Ratoni (48), sopir Qute di Pejompongan, mengaku sehari paling banter mengantongi Rp 250.000. ”Itu harus disetorkan Rp 125.000 (kepada pemilik Qute) dan dipotong bensin Rp 20.000,” katanya.
Jika sedang ramai, Ratoni membawa pulang Rp 105.000. Uang itu ia gunakan untuk menafkahi istri dan tiga anaknya yang berada di Tegal, Jawa Tengah. Namun, itu tak sering. Beberapa kali pendapatan hari itu hanya cukup untuk makan Ratoni pada hari itu saja.
Ratoni, yang juga mantan sopir bemo, mengakui Qute lebih nyaman dikendarai. ”Namanya juga barang baru, jadi enggak mogok. Beda kayak waktu naik bemo dulu,” katanya.
Bemo lawasnya bisa dua kali mogok dalam satu minggu.
Berubah-ubah
Sejak lama, angkutan umum di Jakarta saling menggantikan.
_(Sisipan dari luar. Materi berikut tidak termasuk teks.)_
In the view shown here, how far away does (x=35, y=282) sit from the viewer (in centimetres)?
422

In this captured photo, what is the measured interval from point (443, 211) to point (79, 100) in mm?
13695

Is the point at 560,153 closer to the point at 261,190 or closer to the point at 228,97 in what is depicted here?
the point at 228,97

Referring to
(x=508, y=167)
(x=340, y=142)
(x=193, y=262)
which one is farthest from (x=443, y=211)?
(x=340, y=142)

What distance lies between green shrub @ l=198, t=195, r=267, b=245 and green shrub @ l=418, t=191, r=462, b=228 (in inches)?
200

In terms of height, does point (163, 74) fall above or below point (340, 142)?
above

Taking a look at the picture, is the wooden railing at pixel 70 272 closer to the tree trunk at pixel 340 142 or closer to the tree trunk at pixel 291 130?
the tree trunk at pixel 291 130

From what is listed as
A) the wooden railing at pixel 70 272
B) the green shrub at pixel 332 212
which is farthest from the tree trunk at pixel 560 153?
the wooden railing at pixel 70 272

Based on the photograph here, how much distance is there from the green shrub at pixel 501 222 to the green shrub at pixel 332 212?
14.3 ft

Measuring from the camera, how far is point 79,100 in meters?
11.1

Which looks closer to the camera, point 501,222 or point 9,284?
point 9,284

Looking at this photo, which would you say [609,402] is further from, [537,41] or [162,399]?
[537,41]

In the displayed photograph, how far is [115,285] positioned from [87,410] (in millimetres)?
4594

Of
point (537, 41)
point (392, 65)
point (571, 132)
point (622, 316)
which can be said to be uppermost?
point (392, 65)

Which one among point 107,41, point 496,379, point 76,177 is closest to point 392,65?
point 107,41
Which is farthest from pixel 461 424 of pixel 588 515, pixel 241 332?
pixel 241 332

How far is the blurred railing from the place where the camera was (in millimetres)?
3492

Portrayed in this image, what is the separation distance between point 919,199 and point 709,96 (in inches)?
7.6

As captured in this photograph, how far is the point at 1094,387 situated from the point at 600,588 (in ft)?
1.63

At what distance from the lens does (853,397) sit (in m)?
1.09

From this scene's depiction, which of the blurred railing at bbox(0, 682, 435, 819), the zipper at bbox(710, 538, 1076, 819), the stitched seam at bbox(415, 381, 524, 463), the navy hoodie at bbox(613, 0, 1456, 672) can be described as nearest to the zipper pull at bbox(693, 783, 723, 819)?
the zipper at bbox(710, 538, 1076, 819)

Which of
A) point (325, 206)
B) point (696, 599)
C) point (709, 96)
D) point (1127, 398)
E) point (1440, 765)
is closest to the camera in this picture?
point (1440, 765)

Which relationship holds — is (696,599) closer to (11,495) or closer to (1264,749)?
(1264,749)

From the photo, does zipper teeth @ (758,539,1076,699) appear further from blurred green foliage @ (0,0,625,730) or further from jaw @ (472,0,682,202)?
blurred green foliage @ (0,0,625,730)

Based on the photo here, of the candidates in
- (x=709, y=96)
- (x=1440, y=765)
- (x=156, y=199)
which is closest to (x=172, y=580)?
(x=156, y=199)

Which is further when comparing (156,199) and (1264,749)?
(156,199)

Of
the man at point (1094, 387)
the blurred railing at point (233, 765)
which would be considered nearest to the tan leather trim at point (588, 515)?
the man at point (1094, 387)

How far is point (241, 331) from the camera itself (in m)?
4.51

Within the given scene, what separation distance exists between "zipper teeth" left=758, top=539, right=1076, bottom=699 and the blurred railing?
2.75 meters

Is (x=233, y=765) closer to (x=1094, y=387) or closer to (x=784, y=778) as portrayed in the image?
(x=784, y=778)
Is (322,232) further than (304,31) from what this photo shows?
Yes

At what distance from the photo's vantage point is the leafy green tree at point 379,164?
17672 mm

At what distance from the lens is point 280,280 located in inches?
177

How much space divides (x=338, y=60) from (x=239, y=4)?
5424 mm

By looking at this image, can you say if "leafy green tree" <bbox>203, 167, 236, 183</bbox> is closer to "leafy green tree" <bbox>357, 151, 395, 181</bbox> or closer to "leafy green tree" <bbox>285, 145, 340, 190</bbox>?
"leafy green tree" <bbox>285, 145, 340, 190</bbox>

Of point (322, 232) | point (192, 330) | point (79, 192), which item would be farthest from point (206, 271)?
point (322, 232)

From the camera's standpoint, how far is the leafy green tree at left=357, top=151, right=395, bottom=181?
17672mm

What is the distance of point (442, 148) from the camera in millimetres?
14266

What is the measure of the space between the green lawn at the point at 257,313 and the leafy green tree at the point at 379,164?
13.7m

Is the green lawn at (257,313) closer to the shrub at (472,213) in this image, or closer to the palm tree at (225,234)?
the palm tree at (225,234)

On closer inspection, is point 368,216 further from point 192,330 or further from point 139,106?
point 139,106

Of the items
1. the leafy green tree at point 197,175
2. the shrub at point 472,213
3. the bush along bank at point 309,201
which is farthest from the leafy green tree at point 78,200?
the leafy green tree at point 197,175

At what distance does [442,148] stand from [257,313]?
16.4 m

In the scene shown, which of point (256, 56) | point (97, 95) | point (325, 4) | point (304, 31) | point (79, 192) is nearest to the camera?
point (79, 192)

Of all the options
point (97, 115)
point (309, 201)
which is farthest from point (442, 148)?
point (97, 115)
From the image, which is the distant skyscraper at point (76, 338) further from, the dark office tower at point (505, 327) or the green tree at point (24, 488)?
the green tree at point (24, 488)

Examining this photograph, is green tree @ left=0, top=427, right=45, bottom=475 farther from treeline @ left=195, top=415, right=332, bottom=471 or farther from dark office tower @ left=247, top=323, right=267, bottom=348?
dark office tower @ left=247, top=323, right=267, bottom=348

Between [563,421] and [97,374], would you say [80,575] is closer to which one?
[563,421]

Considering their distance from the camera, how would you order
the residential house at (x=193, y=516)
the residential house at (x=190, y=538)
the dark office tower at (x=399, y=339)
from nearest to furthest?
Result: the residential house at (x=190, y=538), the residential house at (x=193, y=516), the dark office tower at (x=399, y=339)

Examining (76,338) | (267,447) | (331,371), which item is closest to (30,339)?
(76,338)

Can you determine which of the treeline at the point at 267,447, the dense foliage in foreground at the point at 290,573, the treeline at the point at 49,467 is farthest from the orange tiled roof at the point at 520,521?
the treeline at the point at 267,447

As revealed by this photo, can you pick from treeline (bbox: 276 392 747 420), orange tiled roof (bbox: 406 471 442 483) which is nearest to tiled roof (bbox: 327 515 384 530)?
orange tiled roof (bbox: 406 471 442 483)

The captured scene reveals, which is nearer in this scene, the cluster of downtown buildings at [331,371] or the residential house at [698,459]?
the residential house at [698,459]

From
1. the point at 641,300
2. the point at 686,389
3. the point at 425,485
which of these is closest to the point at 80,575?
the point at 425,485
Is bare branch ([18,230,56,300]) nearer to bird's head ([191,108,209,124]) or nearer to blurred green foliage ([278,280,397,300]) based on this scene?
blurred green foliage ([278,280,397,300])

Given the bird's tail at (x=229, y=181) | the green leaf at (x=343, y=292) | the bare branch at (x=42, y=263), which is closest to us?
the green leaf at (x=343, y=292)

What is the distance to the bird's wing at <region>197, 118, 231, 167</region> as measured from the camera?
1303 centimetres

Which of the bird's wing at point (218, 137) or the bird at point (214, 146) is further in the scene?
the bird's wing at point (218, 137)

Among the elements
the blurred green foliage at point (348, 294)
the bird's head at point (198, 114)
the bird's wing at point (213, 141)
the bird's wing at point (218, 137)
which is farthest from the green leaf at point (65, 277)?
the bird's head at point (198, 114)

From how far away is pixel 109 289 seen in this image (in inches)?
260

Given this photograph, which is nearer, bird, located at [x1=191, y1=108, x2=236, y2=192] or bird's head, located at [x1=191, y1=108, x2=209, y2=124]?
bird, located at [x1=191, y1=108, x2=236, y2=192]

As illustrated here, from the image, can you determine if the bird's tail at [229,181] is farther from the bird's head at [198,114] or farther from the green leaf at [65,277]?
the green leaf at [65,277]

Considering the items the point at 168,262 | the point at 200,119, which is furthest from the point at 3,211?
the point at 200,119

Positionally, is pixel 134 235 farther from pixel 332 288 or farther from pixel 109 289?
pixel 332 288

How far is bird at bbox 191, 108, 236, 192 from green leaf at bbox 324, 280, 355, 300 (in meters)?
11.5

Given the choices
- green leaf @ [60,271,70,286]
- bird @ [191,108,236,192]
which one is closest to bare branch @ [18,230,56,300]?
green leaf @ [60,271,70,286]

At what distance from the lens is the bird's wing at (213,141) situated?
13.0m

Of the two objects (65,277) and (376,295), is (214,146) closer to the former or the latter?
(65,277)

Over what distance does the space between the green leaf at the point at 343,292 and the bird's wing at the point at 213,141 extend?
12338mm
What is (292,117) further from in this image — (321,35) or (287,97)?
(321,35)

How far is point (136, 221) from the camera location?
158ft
Lahirnya Qute menggantikan bemo yang dilarang beroperasi sejak awal Juni lalu.
Adolf Heuken SJ dalam Atlas Sejarah Jakarta (Cipta Loka Caraka, 2014) menuliskan, bemo diimpor pertama dari Jepang untuk menyambut Asian Games IV tahun 1962. Keberadaan bemo atas pesanan khusus presiden pertama RI Soekarno.
Gubernur DKI Ali Sadikin, tahun 1970-an, mengganti becak dengan bemo atau becak motor. Becak dinilai tidak manusiawi. Pemprov DKI waktu itu mengatur tarif bemo.
Seiring dengan waktu, pelarangan bemo muncul sejak 1996. Penindakan tegas berupa penderekan paksa baru dilakukan pertengahan tahun ini.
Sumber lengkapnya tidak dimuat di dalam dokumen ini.